At Yelp, we encountered challenges that prompted us to enhance the training time of our ad-revenue generating models, which use a Wide and Deep Neural Network architecture for predicting ad click-through rates (pCTR). These models handle large tabular datasets with small parameter spaces, requiring innovative data solutions. This blog post delves into our journey of optimizing training time using TensorFlow and Horovod, along with the development of ArrowStreamServer, our in-house library for low-latency data streaming and serving. Together, these components have allowed us to achieve a 1400x speedup in training for business critical models compared to using a single GPU with Petastorm.

The Challenge

At Yelp, we encountered several challenges in optimizing the training time of our machine learning models, particularly pCTR model.Our primary tool for machine learning tasks is Spark, and most of our datasets are stored in S3 in Parquet format. Initially, training on 450 million tabular samples took 75 hours per epoch on a p3-2xlarge instance. Our goal was to scale this efficiency to 2 billion tabular samples while also achieving a per epoch training time of less than 1 hour. This required innovative solutions to address several key challenges:

Data Storage: Efficiently manage large¹ distributed tabular datasets stored in Parquet format on S3 to ensure compatibility with our Spark ecosystem. Petastorm was inefficient for our needs because of the tabular nature of our data, leading to the development of ArrowStreamServer, which improved streaming performance.
Distributed Training: Efficiently scale across multiple GPUs by transitioning from TenserFlow’s MirroredStrategy to Horovod.

Technical Implementation

Data Storage

We have opted to store materialized training data in a Parquet dataset on S3 for the following reasons:

Compatibility: It integrates seamlessly with Yelp’s Spark ecosystem.
Efficiency: Parquet is highly compressed and optimized for I/O operations.
Scalability: S3 offers virtually unlimited storage capacity.
Performance: S3 can support very high throughput² when accessed in parallel.

After materializing the training data in S3, it needs to be read and converted into a TensorFlow Dataset. Our first approach was to use Petastorm, which is very easy to use and integrates well with Spark. However, we found that Petastorm did not fit our use case as it was much slower when using the rebatch approach to achieve the desired batch size. This inefficiency is due to Yelp’s focus on tabular datasets with hundreds of features and hundreds of thousands of rows per³, where unbatching causes tensor explosions and creates millions of tensors.

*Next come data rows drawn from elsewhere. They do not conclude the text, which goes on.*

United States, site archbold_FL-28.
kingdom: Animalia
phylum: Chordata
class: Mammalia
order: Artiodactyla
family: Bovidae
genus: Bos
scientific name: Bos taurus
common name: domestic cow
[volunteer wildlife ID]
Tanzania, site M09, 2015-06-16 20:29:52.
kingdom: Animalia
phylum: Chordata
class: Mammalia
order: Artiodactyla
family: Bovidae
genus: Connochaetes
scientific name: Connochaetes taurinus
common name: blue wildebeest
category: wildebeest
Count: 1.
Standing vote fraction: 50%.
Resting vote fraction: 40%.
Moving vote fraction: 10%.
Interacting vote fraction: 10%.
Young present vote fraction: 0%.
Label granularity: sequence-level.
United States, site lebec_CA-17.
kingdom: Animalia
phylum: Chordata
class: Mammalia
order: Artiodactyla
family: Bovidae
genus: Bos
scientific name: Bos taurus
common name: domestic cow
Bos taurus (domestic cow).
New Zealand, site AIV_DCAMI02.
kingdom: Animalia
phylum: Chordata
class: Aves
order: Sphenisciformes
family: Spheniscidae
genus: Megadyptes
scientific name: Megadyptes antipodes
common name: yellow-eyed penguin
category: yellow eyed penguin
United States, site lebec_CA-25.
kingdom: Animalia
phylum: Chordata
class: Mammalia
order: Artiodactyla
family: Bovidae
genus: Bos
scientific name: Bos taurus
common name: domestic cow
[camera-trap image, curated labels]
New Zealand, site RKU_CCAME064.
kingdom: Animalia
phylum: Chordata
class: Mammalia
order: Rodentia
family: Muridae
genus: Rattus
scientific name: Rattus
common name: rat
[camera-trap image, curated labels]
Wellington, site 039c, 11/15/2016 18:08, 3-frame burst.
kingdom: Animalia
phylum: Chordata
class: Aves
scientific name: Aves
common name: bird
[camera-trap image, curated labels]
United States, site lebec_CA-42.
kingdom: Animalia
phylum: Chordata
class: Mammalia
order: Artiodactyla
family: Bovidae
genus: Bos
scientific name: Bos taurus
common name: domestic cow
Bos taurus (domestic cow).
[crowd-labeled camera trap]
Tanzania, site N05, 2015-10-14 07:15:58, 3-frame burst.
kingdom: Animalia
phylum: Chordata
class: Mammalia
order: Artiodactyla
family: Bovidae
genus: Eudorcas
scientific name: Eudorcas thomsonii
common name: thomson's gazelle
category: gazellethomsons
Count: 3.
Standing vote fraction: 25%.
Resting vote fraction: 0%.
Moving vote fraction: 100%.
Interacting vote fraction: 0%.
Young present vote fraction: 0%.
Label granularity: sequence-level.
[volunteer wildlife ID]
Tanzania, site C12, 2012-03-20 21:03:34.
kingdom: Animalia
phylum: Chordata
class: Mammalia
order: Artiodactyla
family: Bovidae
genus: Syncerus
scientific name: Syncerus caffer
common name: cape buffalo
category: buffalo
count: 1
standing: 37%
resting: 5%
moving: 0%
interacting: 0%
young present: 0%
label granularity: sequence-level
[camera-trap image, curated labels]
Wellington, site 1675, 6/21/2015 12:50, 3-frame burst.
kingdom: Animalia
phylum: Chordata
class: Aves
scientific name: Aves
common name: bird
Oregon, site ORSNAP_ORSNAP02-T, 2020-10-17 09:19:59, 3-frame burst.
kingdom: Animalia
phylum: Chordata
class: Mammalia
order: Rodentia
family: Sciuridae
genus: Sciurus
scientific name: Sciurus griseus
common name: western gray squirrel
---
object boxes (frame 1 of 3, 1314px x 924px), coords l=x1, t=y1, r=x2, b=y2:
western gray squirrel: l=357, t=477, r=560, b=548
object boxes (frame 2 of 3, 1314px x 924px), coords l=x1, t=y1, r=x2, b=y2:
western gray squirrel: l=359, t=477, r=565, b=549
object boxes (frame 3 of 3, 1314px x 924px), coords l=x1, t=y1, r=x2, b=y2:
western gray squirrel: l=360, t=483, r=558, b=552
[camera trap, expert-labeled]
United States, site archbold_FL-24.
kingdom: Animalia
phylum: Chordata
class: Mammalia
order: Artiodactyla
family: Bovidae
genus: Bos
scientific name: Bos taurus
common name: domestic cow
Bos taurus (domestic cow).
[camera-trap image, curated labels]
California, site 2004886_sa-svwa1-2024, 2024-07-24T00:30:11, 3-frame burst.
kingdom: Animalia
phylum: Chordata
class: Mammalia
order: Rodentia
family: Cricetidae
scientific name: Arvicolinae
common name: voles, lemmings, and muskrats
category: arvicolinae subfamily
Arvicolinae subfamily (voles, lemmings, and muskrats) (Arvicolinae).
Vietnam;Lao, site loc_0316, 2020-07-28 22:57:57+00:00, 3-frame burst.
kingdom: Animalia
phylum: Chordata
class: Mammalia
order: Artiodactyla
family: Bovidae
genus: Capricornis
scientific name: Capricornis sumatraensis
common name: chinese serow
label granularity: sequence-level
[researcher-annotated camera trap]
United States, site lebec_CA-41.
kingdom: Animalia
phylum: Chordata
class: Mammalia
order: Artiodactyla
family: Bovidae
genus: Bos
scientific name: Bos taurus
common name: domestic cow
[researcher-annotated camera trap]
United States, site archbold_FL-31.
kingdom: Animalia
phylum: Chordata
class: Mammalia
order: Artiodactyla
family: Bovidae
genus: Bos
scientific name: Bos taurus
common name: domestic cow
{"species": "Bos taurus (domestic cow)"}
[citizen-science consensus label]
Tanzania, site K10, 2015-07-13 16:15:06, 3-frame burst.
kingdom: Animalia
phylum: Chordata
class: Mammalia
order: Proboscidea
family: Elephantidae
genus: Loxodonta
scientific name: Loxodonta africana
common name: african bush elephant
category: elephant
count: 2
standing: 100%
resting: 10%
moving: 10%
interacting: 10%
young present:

To address this challenge, we explored alternative solutions, and discovered that Tensorflow I/O has an implementation called ArrowStreamDataset. By using TensorFlow Dataset directly, we can avoid relying on a Python generator, which is known for limited portability and scalability issues. Upon testing, we found that this approach performed significantly better for our use case.

Method	Time
boto3 read raw	18.5 s
Petastorm(a batch per row group)	76.4 s
Petastorm(rebatch to 4096)	815 s
ArrowStream(batch to 4096)	19.2 s
Time to convert 9 millions samples

Unfortunately ArrowStreamDataset only supports dataset being stored in a local disk with Feather format which is incompatible with our ecosystem and inhibits scaling to our necessary dataset sizes. To work with ArrowStreamDataset, and to more effectively stream data from S3, we implemented an ArrowStreamServer with PyArrow. ArrowStreamServer reads and batches datasets, serving them as RecordBatch streams over a socket. Each ArrowStreamServer runs in a separate process to have better parallelism.

On the consumer side, we utilized ArrowStreamDataset to read RecordBatches from endpoints, enabling efficient batching and interleaving of datasets.

System diagram of ArrowStream Dataset and Server

Distributed Training

As training data grew from hundreds of millions to billions of samples, we adopted distributed training across multiple GPUs⁴ to improve training time. Ultimately we choose Horovod as our default distribution method.

Initially, we used TensorFlow’s built-in MirroredStrategy for distributed training. We got almost linear speedup in 4 GPUs. However, as we scaled from 4 GPUs to 8 GPUs, we discovered that MirroredStrategy was not optimal, resulting in low GPU, CPU, and IO metrics. The bottleneck was identified in the Keras data handler, which struggled with sharding the dataset across devices.

After we observed bottlenecks with TensorFlow’s built in strategies, we decided to try Horovod’s more sophisticated distributed training capabilities. In our tests, we found Horovod provided linear performance scaling up to 8 GPUs compared to using a single GPU. We believe the reasons for Horovod’s superior performance are as follows:

Efficient Process Management: Horovod uses one process per device, which optimizes resource utilization and avoids GIL in Python.
Gradient Conversion: By converting sparse gradients to dense gradients, Horovod significantly improves memory efficiency and speed during all-reduce operations. We recommend converting sparse gradients to dense gradients for models with a large batch size and numerous categorical features⁵.

Switching to Horovod presented several challenges, primarily due to the use of Keras’s premade WideDeepModel and the complexities of resource management on a multi-GPU machine.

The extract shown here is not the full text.